Immobilized Nup475 protein was used to select its optimal binding site
by RNA SELEX and revealed a strong preference for the extended sequence UUAUUUAUU, rather than a simple AUUUA motif. These findings were confirmed by site-directed mutagenesis of the tumor necrosis factor ARE
and RNA gel shifts on c-fos, interferon- Regulation of eukaryotic messenger RNA stability is an important
factor in controlling gene expression (1). The AU-rich element
(ARE)1 is a critical
regulatory motif in the 3' untranslated regions of many cytokine and
protooncogene mRNAs, a target for proteins that bind and alter RNA
kinetics. Although there has been some debate regarding the optimal
sequence length for the ARE (5 versus 9 base pairs) (2, 3),
these sites are a target for an increasing number of RNA-binding
proteins that serve either to stabilize or destabilize the messenger
RNAs containing these elements.
Nup475 was originally cloned as part of an early G1 genetic
program of mRNA expression in response to serum and mitogenic growth factors (4), co-expressed with the protooncogenes
c-fos, c-jun, and c-myc (4, 5). Also
known as tristetraprolin (6) (and TIS11 (7)), this protein is an
important regulator of tumor necrosis factor expression in macrophages
(8). A targeted deletion of the murine gene created a syndrome of tumor
necrosis factor overload due to increased TNF mRNA stability (9).

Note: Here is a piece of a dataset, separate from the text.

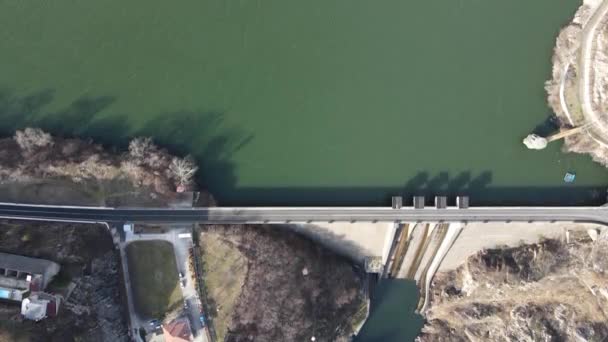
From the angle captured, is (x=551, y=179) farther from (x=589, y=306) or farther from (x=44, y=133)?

The TNF destabilizing activity was mapped to the two
Cys3His domains in transfection and immunoprecipitation
experiments (10). The Cys3His domain is a zinc-binding
domain in a different structural family from the zinc finger, although
both domains require a coordinated zinc metal for stability (11).
Forced overexpression of this cDNA or other family members (TIS11b,
TIS11d) with closely conserved Cys3His domains leads to
apoptotic death of fibroblasts (12).
To determine the specificity of Nup475 in AU-rich element regulation,
we pursued an analysis of the Nup475/TIS11/tristetraprolin protein-RNA
interaction using recombinant protein. Published reports have relied
upon cell lines and immunoprecipitation to map the protein's RNA
target to a TNF fragment containing the AU-rich element (10) but have
not permitted a high resolution analysis of the protein's optimal
binding site. Although Escherichia coli-expressed protein
has been used in phosphorylation studies, we are unaware of any study
successfully using recombinant protein in studies of RNA binding. A
report questioning whether the protein requires an RNA target sequence
more extensive than a minimal ARE or requires phosphorylation for RNA
binding underscores the need to recover unmodified protein in quantity
so that these and other questions can be specifically addressed
(13).
In this manuscript, a system for high level E. coli
expression of Nup475 permitted characterization of the RNA binding
properties of this protein and identification of the consensus Nup475
binding site from a random RNA pool.
E. coli Protein Expression and Purification--
An in-frame
fusion of Nup475 and pGEX4T-1 (Amersham Biosciences) was created
by subcloning from a plasmid that contains Nup475 cDNA between
flanking NotI sites, creating GST-Nup475. The details of
this subcloning are available upon request. Plasmid pREP4-GroESL was
kindly provided by Martin Steiger (Hoffman-La Roche). All large scale
plasmid preparations were performed using the Qiagen Maxiprep kit.
The GST-Nup475 fusion protein plasmid was transformed into Rosetta
pLysS cells (Novagen, Madison, WI) and Rosetta pLysS/pREP4-GroESL cells. Electrocompetent Rosetta pLysS/pREP4-GroESL cells were created
after transformation with the pREP4-GroESL plasmid followed by
electroporation using an established protocol (14). Selection was
performed on LB plates or in liquid LB culture containing the
appropriate antibiotics. The bacteria were grown in liquid media to an
A600 nm on a Genequant Pro to 0.3-0.4,
where protein induction was induced with the addition of IPTG to 1 mM. Protein expression was verified with Coomassie-stained
Laemmli gels as previously described (11). Purification was performed over glutathione-Sepharose (Amersham Biosciences) using the
manufacturer's protocol followed by dialysis in three changes of 50 mM Tris, pH 8.0, 1 mM dithiothreitol,
and 100 µM ZnCl2 made with RNase-free water.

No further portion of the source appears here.